WHAT THIS TASK INVOLVES
Restate the full set of records exactly, word for word.

DATASET CONTENT
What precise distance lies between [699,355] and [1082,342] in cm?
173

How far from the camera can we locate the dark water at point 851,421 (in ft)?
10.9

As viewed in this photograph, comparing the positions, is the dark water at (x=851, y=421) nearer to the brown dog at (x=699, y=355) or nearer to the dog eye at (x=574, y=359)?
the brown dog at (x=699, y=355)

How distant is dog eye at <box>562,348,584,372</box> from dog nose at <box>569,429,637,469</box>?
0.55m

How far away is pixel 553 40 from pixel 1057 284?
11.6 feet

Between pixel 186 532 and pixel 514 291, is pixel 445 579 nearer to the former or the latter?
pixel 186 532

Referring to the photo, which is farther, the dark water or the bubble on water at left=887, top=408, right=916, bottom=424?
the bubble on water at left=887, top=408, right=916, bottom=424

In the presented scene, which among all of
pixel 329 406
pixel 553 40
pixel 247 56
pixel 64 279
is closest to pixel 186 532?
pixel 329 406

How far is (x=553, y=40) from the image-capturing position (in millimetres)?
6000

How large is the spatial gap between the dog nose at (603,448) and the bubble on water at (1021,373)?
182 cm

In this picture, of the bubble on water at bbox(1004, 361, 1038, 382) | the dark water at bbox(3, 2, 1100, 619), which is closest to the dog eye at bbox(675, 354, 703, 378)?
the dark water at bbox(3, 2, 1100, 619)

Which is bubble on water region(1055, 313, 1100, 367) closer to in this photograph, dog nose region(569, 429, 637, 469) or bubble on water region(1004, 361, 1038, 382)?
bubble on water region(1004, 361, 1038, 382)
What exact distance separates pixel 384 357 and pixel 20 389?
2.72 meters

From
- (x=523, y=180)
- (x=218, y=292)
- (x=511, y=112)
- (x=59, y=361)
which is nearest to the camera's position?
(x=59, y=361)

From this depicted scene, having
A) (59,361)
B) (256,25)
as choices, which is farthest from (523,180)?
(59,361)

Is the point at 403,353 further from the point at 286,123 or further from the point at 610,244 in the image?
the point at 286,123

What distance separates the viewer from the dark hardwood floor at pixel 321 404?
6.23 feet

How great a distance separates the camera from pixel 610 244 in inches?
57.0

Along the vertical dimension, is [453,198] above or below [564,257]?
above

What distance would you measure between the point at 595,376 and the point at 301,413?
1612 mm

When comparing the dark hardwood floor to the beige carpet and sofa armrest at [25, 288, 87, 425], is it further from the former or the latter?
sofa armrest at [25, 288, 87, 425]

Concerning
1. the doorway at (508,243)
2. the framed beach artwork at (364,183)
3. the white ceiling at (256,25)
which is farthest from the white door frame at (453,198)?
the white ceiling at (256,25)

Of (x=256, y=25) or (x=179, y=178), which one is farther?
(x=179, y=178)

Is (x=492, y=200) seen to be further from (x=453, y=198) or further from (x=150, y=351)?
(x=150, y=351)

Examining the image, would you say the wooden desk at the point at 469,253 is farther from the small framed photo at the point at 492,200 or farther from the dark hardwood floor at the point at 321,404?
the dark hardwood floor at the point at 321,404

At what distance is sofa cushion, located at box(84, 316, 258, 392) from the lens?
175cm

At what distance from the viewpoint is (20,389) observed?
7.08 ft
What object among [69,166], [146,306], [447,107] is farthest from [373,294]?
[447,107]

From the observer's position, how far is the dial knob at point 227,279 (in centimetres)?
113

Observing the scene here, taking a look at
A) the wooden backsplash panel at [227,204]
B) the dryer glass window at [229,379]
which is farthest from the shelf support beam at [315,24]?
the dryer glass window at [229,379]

EXERCISE ANSWER
What precise distance lies between [699,355] and [1082,342] in cm?
173

How far from the camera can we locate the dark water at point 851,421 (in ft)?
10.9

As viewed in this photograph, comparing the positions, is the dark water at (x=851, y=421) nearer to the brown dog at (x=699, y=355) or nearer to the dog eye at (x=574, y=359)?
the brown dog at (x=699, y=355)

How distant is dog eye at <box>562,348,584,372</box> from dog nose at <box>569,429,637,469</box>?
0.55m

How far away is pixel 553 40 from pixel 1057 284?
11.6 feet

Between pixel 186 532 and pixel 514 291, is pixel 445 579 nearer to the former or the latter?
pixel 186 532

Referring to the photo, which is farther, the dark water or the bubble on water at left=887, top=408, right=916, bottom=424?
the bubble on water at left=887, top=408, right=916, bottom=424

In the presented scene, which among all of
pixel 329 406
pixel 553 40
pixel 247 56
pixel 64 279
is closest to pixel 186 532?
pixel 329 406

How far is (x=553, y=40) from the image-capturing position (in millimetres)?
6000

How large is the spatial gap between the dog nose at (603,448) and the bubble on water at (1021,373)?
182 cm

In this picture, of the bubble on water at bbox(1004, 361, 1038, 382) | the dark water at bbox(3, 2, 1100, 619), which is closest to the dog eye at bbox(675, 354, 703, 378)?
the dark water at bbox(3, 2, 1100, 619)

Which is bubble on water region(1055, 313, 1100, 367) closer to in this photograph, dog nose region(569, 429, 637, 469) or bubble on water region(1004, 361, 1038, 382)?
bubble on water region(1004, 361, 1038, 382)
What exact distance separates pixel 384 357 and pixel 20 389?
2.72 meters

From
- (x=523, y=180)
- (x=218, y=292)
- (x=511, y=112)
- (x=59, y=361)
which is nearest to the camera's position?
(x=59, y=361)

From this depicted scene, having
A) (59,361)
B) (256,25)
as choices, which is farthest from (523,180)?
(59,361)

Is the point at 403,353 further from the point at 286,123 or further from the point at 610,244 in the image?
the point at 286,123

What distance separates the viewer from the dark hardwood floor at pixel 321 404?
6.23 feet

How great a distance separates the camera from pixel 610 244 in inches?
57.0

Along the vertical dimension, is [453,198] above or below [564,257]?
above

What distance would you measure between the point at 595,376 and the point at 301,413?
1612 mm

When comparing the dark hardwood floor to the beige carpet and sofa armrest at [25, 288, 87, 425], is it further from the former or the latter?
sofa armrest at [25, 288, 87, 425]

Concerning
1. the doorway at (508,243)
2. the framed beach artwork at (364,183)
3. the white ceiling at (256,25)
which is farthest from the white door frame at (453,198)?
the white ceiling at (256,25)

Of (x=256, y=25) or (x=179, y=178), which one is farther?
(x=179, y=178)

Is (x=492, y=200) seen to be further from (x=453, y=198) or further from (x=150, y=351)?
(x=150, y=351)

Examining the image, would you say the wooden desk at the point at 469,253 is farther from the small framed photo at the point at 492,200 or farther from the dark hardwood floor at the point at 321,404?
the dark hardwood floor at the point at 321,404

At what distance is sofa cushion, located at box(84, 316, 258, 392) from the lens?
175cm

At what distance from the viewpoint is (20,389) observed?
7.08 ft
What object among [69,166], [146,306], [447,107] is farthest from [373,294]?
[447,107]

From the observer's position, how far is the dial knob at point 227,279 (in centimetres)?
113

Observing the scene here, taking a look at
A) the wooden backsplash panel at [227,204]
B) the dryer glass window at [229,379]
which is farthest from the shelf support beam at [315,24]?
the dryer glass window at [229,379]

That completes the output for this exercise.